Suppose $X$ follows a normal mixture. In which cases is $X$ itself normally distributed? Suppose $X$ follows a normal mixture with cdf:
$F(x)=0.5\Phi(\frac{x-\mu_1}{\sigma_1})+0.5\Phi(\frac{x-\mu_2}{\sigma_2})$,
where $\Phi(\cdot)$ denotes the normal cdf. Without further information, if I understand this correctly, $X$ does not necessarily follow a normal distribution. Is this correct?
 A: When a finite mixture of Normal variables is Normal, then all the variables are identically distributed.  Thus, if $\mu_1\ne\mu_2$ or $\sigma_1^2\ne\sigma_2^2,$ $F$ cannot be Normal.

A simple way to see why this assertion is true uses the characteristic function.  Let the Normal components have variances $\sigma_1^2 \le \sigma_2^2 \le \cdots \le \sigma_n^2,$ corresponding means $\mu_1, \ldots, \mu_n,$ and nonzero proportions $\pi_1, \ldots, \pi_n.$   With no loss of generality, shift all means by a common amount to make the mixture mean zero.  Suppose this mixture is Normal with the same zero mean and variance $\sigma.$  Its characteristic function must equal that of the mixture.  Thus, for all real values $t,$
$$\exp(-\sigma^2 t^2/2) = \sum_{j=1}^n \pi_j \exp(i\mu_j t - \sigma_j^2 t^2/2).\tag{1}$$
Taking derivatives with respect to $t$ shows the left hand side is always real.  The imaginary part of the derivative of the right side therefore must be constantly zero, especially in any neighborhood of $0$ where we may approximate the sine function by the linear term in its Taylor series:
$$0 = \frac{1}{2}\sum_{j=1}^n \pi_j \mu_j \sigma_j^2 \exp(- \sigma_j^2 t^2/2) \sin(\mu_j t) = \left(\frac{1}{2}\sum_{j=1}^n \pi_j \mu_j^2 \exp(-\sigma_j^2 t^2/2)\right) t + O(t^2).$$ 
This is impossible unless the coefficient of $t$ is identically zero, implying every $\mu_j=0.$  That is, all the component means must be equal if the mixture is Normal.

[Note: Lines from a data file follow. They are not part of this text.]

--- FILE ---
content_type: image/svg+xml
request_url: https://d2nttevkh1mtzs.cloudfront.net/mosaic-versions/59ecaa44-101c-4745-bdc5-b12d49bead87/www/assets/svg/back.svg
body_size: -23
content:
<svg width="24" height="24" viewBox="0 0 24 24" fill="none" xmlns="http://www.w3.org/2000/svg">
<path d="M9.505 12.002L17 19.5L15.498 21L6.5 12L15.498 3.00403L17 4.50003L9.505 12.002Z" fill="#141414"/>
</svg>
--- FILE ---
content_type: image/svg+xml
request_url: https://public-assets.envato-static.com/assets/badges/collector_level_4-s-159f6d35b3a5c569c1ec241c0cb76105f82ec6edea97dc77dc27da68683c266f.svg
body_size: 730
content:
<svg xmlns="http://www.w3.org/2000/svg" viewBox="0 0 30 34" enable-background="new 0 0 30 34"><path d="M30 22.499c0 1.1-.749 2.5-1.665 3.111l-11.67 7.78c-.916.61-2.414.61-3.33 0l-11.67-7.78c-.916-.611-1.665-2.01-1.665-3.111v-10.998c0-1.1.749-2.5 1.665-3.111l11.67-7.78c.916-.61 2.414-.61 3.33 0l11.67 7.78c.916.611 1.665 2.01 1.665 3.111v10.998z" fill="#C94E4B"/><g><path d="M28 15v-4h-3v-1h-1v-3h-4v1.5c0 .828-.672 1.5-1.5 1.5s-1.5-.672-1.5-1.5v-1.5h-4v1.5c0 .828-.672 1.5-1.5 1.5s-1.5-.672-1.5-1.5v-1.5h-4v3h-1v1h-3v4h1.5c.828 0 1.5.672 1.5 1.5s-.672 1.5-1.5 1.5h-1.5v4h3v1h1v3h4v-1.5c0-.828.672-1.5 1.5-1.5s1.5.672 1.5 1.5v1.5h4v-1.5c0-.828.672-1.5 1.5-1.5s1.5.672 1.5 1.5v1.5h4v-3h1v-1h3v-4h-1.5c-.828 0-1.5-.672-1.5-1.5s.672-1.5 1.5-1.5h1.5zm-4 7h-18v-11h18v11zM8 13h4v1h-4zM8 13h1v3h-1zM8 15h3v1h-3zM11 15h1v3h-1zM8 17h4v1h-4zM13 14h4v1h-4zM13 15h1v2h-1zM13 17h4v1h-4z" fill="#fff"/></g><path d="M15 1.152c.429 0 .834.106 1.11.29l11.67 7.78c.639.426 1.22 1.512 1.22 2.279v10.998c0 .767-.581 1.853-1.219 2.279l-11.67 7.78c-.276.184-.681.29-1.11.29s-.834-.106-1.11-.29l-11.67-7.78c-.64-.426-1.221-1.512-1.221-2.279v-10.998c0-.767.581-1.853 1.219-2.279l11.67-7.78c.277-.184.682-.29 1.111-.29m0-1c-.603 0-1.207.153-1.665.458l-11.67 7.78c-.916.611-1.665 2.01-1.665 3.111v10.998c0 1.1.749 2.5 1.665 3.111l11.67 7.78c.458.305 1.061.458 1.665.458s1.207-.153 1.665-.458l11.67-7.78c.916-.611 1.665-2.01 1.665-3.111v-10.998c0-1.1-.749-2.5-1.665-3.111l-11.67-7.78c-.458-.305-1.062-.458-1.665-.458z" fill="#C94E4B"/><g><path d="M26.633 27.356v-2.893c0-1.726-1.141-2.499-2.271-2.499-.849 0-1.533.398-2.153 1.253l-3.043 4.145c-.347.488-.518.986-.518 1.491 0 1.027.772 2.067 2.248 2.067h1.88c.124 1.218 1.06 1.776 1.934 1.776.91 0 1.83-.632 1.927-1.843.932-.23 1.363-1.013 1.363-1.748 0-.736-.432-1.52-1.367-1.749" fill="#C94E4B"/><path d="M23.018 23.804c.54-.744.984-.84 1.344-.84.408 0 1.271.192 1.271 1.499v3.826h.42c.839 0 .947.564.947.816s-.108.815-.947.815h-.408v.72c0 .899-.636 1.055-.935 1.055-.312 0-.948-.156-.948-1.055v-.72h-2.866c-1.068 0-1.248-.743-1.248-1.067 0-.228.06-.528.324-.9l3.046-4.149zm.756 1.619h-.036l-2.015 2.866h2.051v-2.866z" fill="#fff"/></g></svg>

In light of this, $(1)$ asserts
$$\exp(-\sigma^2 t^2/2) = \sum_{j=1}^n \pi_j \exp(-\sigma_j^2 t^2/2) = \exp(-\sigma_1^2t^2/2 )\sum_{j=1}^n \pi_j \exp((\sigma_1^2-\sigma_j^2) t^2/2).$$
As $t^2$ grows large, the terms in the right hand sum either equal $\pi_j$ when $\sigma_j=\sigma_1$ or decrease rapidly to zero when $\sigma_j \gt \sigma_1.$  Taking logarithms, we find
$$\sigma^2t^2/2 = -\sigma_1^2 t^2/2 + \log\left(\sum_{j=1}^k \pi_j\right) + \epsilon,$$
where $\epsilon$ can be made arbitrarily small and $\sigma_1^2=\sigma_2^2=\cdots=\sigma_k^2 \ne \sigma_{k+1}^2.$  This is impossible unless the constant term on the right is zero, which means 
$$1 = \sum_{j=1}^k \pi_j,$$
showing that $k=n.$  That is, all the $\sigma_j$ are equal, QED.